_THE PROBLEM_
Starting at the line that contains "resting: 0%", restate each line word for word through the final line of the data, keeping both ends.

_Stored data entries_
--- START ---

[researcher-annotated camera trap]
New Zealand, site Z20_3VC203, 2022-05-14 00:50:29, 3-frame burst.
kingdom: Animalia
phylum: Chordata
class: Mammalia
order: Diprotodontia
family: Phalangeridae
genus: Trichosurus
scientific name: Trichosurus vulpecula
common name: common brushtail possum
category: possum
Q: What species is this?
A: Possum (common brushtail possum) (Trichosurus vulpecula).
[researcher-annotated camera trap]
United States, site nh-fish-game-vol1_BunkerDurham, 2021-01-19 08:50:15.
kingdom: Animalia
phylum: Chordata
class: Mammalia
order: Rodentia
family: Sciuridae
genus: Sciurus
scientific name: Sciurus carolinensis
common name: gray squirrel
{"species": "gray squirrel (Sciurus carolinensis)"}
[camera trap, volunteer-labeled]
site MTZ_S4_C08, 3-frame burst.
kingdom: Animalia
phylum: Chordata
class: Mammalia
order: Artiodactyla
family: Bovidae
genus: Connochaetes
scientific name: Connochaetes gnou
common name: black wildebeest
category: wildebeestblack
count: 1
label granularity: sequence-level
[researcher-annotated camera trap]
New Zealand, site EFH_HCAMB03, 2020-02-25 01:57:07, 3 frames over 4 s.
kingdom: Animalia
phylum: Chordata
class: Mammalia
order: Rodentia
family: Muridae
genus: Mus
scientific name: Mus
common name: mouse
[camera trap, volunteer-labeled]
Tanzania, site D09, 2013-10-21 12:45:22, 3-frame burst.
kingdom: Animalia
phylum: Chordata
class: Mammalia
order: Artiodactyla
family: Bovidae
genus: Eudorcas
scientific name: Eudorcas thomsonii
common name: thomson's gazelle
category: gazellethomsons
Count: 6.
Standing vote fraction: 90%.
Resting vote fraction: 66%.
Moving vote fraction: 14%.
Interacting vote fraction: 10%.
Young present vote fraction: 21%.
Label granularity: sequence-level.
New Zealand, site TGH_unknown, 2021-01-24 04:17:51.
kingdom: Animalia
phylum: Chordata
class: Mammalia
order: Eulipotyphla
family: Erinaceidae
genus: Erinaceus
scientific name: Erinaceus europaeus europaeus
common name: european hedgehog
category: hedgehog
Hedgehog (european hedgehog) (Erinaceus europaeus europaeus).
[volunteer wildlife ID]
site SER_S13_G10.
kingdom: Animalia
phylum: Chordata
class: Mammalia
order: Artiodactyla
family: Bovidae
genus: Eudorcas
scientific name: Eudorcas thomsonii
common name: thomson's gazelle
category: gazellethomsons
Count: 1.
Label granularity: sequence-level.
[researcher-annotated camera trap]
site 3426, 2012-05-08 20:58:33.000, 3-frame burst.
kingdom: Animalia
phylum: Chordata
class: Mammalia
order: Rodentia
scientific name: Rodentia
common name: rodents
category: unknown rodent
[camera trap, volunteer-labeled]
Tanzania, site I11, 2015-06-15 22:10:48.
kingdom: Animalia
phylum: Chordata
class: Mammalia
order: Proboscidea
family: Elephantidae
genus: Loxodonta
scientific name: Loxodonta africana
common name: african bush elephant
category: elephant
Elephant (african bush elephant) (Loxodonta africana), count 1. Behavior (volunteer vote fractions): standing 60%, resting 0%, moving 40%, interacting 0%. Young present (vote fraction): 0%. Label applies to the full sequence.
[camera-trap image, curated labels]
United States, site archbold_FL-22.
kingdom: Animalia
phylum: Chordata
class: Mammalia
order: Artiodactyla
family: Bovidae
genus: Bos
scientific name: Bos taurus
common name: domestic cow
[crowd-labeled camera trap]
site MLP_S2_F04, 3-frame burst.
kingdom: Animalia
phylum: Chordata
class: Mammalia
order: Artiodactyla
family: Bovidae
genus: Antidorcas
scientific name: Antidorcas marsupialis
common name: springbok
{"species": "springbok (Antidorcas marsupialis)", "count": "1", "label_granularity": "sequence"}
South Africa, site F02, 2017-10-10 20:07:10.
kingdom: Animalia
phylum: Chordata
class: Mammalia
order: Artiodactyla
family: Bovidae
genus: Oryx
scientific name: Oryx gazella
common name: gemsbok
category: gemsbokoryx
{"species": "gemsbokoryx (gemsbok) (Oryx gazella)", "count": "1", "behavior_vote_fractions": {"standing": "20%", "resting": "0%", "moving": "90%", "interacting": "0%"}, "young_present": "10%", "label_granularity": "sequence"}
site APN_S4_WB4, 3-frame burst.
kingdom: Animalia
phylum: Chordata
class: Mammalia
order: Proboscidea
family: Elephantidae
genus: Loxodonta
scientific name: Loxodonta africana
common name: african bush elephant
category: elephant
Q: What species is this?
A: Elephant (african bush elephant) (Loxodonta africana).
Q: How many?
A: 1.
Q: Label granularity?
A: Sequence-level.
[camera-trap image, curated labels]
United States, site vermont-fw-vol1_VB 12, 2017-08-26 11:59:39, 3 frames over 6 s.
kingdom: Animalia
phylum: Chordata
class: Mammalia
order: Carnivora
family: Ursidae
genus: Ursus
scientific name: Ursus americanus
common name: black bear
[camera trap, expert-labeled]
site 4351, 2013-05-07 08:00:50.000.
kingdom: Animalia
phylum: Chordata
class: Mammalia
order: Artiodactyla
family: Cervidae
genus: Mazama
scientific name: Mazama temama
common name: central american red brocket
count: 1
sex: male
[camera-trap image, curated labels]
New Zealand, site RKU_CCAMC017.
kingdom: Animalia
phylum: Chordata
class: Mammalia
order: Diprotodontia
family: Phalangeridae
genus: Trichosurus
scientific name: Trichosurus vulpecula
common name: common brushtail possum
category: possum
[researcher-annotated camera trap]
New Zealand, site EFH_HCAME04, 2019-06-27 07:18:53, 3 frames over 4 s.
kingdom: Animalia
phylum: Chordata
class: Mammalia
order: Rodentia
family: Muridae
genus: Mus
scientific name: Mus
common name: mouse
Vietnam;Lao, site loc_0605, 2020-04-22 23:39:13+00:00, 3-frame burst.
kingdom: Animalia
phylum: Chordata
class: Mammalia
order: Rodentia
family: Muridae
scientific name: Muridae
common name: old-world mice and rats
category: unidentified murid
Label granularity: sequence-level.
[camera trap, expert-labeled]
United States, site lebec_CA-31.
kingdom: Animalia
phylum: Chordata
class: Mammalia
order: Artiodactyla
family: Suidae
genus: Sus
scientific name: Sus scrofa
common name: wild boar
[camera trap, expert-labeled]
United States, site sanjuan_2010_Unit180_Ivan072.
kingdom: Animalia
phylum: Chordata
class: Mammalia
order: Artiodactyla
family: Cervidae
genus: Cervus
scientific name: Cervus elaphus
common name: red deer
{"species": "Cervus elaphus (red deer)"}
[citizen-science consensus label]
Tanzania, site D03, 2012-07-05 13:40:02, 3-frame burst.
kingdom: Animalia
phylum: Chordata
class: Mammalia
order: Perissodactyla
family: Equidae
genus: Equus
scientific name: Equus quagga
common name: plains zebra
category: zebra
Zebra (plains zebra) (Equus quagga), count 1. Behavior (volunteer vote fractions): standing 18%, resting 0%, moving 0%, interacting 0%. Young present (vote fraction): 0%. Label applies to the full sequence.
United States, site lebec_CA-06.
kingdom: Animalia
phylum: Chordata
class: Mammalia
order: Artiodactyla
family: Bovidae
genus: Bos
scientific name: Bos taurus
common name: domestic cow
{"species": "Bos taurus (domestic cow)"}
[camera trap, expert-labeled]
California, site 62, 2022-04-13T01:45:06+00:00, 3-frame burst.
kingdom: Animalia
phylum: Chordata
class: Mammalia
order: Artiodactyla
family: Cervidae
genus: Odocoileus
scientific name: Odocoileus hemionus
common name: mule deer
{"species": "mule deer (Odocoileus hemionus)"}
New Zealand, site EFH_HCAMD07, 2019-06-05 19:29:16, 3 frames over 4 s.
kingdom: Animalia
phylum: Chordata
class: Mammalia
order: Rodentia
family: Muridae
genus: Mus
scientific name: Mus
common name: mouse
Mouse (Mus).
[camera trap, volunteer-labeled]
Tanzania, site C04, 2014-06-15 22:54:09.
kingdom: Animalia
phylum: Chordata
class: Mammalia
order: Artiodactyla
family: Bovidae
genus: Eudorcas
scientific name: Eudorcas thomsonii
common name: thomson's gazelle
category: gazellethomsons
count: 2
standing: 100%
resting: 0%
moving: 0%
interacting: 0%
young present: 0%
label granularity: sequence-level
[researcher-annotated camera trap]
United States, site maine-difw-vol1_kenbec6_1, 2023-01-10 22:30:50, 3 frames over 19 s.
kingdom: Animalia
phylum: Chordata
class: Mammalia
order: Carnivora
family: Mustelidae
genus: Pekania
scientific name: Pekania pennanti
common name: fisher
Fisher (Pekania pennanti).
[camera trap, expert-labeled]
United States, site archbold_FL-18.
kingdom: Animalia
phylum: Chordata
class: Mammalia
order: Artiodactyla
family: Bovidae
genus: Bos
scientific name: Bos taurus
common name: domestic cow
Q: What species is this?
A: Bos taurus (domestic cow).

--- END ---

_RESULT BELOW_
resting: 0%
moving: 0%
interacting: 0%
young present: 0%
label granularity: sequence-level
[researcher-annotated camera trap]
United States, site maine-difw-vol1_kenbec6_1, 2023-01-10 22:30:50, 3 frames over 19 s.
kingdom: Animalia
phylum: Chordata
class: Mammalia
order: Carnivora
family: Mustelidae
genus: Pekania
scientific name: Pekania pennanti
common name: fisher
Fisher (Pekania pennanti).
[camera trap, expert-labeled]
United States, site archbold_FL-18.
kingdom: Animalia
phylum: Chordata
class: Mammalia
order: Artiodactyla
family: Bovidae
genus: Bos
scientific name: Bos taurus
common name: domestic cow
Q: What species is this?
A: Bos taurus (domestic cow).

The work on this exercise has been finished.